Ecco la cucina

By achasd

When the long week without company or plans stretched in front of me on Sunday, I thought: “why don’t I try to find a cooking class to take during the week? I’ll bet there are one-day classes somewhere in Tuscany or Umbria.” And sure enough, I found one just south of Siena (not too far away – Tuscany’s a big state) that I could take on Thursday.

Gina Stipo is an ex-pat who quit her day job some years ago to follow her love – cooking. She took training, worked the “chairs” and now has a nice cooking school that seems to keep a roof over her head and doesn’t require her to work restaurant hours. Check it out: www.ecoolacucina.com This class was conducted in a 13th century flour mill turned into kitchen and bunkhouse for the owner’s guests.

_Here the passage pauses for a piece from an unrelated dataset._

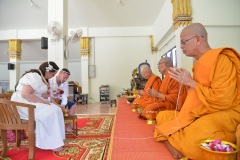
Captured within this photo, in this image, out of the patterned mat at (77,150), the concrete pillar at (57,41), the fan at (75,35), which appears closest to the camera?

On arrival I met the other three students – a recently engaged couple and the mother-in-law to be from Toronto. All delightful, we soon developed any easy comaradarie that, under Gina’s tutelage, produced a wonderful “pranzo” of battered and fried sage leaves and zucchini flowers, goat cheese-stuffed zucchini flowers; we-made pasta with a simple tomato-basil sauce; herb-rubbed and roasted rabbit with romano beans steamed with tarragon (Siena is about the only place in Italy that uses tarragon, per Gina) and an apricot crostata – a short pastry crust with apricot jam, apricots and a lattice top. Gina served nice Tuscan wines generously.

It was really good and I learned a lot. Often I hesitate to take classes because they’re too “dumbed down.” While Gina could have skipped the discussion of what rosemary and sage were (after all, we’ve all listened to Simon and Garfunkle), there was plenty for this high-opinion-of-himself cook to learn.

Suitably inspired, I decided to try a different route home from which I’d come because it would take me past the wonderful produce market in Monterchi that Stan and I had visited the week before. I’d decided that I wasn’t up to driving back over the hill to Cortona for the wine tasting dinner (45 min. each way). So tonight, it’s a simple (?) supper of saute’d porcinis, a salad, the remains of a spinach-onion fritatta I made earlier and “fragiolini di bosco” with biscotti. These tiny strawberries are sold in the States as “fraise du bois” which is simply the same thing in French. They are fabulous – very sweet and slightly crunchy because the seed-flesh ratio is high. if you see any at Berkeley Bowl or wherever, buy them.

I think it’s time to “faccio la doccia” — doesn’t that sound nicer than “I take a shower”? And get cooking.